Cover image: "Train Dreams" by Nathan Larson

Note from the editor

Welcome to the 34th issue of Wild Roof Journal

Our introductory note is written by Lisa DellaPorta. Lisa contributes the flash fiction piece “Colors” to this issue. She holds a BS in English Teaching from West Chester University and lives in the deep woods of Philadelphia. Recent publication credits for her work include The Washington Square Review, New Letters, and The Bookends Review.  

I’ll hand it to Lisa to say a few words about the issue.

Aaron Lelito, Editor in Chief

~

To me, summer has always felt like the strongest reminder of the scope and power of nature. Roasting heat and gravy-thick air are enough to force the slowing of our pace while simultaneously producing the bountiful explosion of flowers and fruits that defines the season. It demands laziness as a method of survival. Vacations are planned; workdays are cut short. Something primal in us knows that this should be welcomed, embraced, and taken advantage of while society and situation allow. And for many of us, myself included, that languid tempo includes the stillness of reading, of resting your body in one place but allowing your mind to wander far and wide.

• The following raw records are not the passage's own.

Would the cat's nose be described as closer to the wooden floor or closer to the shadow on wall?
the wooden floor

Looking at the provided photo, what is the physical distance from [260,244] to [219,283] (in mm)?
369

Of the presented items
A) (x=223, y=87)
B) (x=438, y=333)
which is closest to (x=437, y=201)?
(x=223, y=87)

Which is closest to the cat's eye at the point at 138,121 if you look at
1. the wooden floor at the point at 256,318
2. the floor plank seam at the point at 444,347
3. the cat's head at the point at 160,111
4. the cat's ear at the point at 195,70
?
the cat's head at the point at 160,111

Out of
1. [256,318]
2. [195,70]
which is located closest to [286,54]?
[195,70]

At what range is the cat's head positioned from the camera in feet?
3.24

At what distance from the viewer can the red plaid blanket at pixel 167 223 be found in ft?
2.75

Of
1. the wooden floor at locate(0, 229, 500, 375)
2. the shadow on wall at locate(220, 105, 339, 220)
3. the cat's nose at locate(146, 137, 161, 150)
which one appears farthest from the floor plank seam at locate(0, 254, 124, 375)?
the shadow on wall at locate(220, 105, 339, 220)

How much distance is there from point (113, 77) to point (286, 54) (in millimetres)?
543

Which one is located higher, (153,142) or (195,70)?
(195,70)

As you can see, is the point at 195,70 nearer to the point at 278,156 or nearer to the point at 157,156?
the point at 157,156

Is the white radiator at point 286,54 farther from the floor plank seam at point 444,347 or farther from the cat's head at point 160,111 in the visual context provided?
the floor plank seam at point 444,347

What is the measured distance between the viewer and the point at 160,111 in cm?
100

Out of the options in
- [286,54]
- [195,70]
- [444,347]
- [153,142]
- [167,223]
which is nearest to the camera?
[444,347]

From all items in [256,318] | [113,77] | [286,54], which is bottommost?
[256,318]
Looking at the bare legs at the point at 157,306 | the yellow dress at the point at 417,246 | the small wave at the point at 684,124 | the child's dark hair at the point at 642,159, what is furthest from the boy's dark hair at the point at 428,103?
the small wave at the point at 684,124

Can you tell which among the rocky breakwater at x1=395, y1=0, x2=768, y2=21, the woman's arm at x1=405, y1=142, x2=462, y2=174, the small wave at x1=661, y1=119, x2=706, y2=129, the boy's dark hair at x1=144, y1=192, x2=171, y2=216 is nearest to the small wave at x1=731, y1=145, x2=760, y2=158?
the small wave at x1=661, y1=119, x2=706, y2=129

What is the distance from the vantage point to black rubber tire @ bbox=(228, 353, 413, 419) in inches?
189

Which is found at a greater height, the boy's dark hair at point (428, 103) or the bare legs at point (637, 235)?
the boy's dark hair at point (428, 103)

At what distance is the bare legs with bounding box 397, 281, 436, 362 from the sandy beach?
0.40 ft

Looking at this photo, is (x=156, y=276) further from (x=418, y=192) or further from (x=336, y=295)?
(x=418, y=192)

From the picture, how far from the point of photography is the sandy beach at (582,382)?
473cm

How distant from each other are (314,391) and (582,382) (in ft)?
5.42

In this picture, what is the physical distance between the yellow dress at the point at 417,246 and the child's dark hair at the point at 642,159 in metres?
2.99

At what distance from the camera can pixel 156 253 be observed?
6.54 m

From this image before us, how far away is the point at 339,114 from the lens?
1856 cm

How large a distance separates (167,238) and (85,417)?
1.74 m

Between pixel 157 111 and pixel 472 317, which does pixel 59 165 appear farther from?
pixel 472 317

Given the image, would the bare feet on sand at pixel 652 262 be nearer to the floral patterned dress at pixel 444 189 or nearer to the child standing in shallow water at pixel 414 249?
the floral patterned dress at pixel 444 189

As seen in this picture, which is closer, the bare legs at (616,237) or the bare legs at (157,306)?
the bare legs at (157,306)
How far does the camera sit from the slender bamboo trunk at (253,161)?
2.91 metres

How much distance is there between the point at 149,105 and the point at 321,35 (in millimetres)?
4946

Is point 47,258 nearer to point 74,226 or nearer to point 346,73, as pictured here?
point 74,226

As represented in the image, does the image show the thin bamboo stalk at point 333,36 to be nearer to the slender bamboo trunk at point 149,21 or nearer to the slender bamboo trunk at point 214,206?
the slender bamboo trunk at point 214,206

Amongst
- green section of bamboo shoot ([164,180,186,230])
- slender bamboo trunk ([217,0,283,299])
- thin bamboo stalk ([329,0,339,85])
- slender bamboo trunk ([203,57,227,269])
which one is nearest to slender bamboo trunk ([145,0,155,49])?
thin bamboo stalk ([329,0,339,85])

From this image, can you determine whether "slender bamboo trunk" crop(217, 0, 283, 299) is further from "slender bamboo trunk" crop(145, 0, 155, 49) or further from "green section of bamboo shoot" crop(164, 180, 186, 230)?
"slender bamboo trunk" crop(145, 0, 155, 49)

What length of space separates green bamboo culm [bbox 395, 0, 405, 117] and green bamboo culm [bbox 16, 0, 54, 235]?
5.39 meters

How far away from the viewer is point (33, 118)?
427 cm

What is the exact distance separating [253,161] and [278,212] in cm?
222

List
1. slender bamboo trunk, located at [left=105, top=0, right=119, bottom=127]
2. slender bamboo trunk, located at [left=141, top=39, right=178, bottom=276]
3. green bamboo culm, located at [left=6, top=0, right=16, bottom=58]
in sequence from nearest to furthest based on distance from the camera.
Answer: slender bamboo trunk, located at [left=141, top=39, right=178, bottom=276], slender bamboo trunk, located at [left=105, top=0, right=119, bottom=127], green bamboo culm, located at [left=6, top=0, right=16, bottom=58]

Digesting this issue, I was struck by a recurring motif across many of the pieces—water, an element that defines much of my own summer experience. We fill our pools with it, fall asleep to its soothing rhythm during thunderstorms, drive long distances to embrace its deep collection in lakes and oceans, and keep bottles of it ever-near to replace the beads of moisture forced from our bodies and rolled down sun-kissed foreheads and sticky thighs. When it does not rain, I stalk barefoot into the twilight of my small backyard, unroll the battered garden hose, and drench the thickets of summer squash and pungent basil, slaking their thirst to temper my future hunger. In Jeremiah Gilbert’s stunning photo “Banaue Rice Terraces,” we see the deep, landscaped puddles of an ancient rice paddy farm and the soggy perfection that creates one of our most common and essential foods. On all sides of the globe, for thousands of years, our relationship to water has been universal.

At this moment, it is impossible to not have heard about the collective water panic that is coming for many of us. Regional droughts, now years long, drain reservoirs and threaten to shutter entire communities built over parched, cracking earth. In Stacey C. Johnson’s “a kind of winglessness,” we’re presented with two women traversing such a bygone lake, “wondering about the water before it was gone, / the lives it held until it couldn’t.” Ryan Di Francesco’s “At 4 a.m. I wake. Thinking” reinforces that even machines have their own relationship to water, however unnatural: “human mouths licked puddles of / air conditioner / water / dripping twelve stories high in / the alleyways.” I think forward to the summers of our grandchildren and wonder if their readings of our poetry will be met with confusion and nostalgia, if they will learn of a world lusher and wetter than their own.

Still, for the time being, there is green and there are blue-skied afternoons, long and yawning before us with open-ended possibilities. Jackie McClure’s “What I Took from the Tideline” entices us to take a meandering journey, hunting for “sand-sculpted shell pieces / so sea-softened / they might have been bisque.” Allison Camp’s “Gifts from the Night” suggests that secret treasures await us: “Under an ancient pine’s limbs spread like a full-bodied skirt sweeping the ground, lay a secret place.”

I encourage you to get lost in the welcoming cool of this issue of Wild Roof Journal and to find your own summer joy in this season of lazy abundance.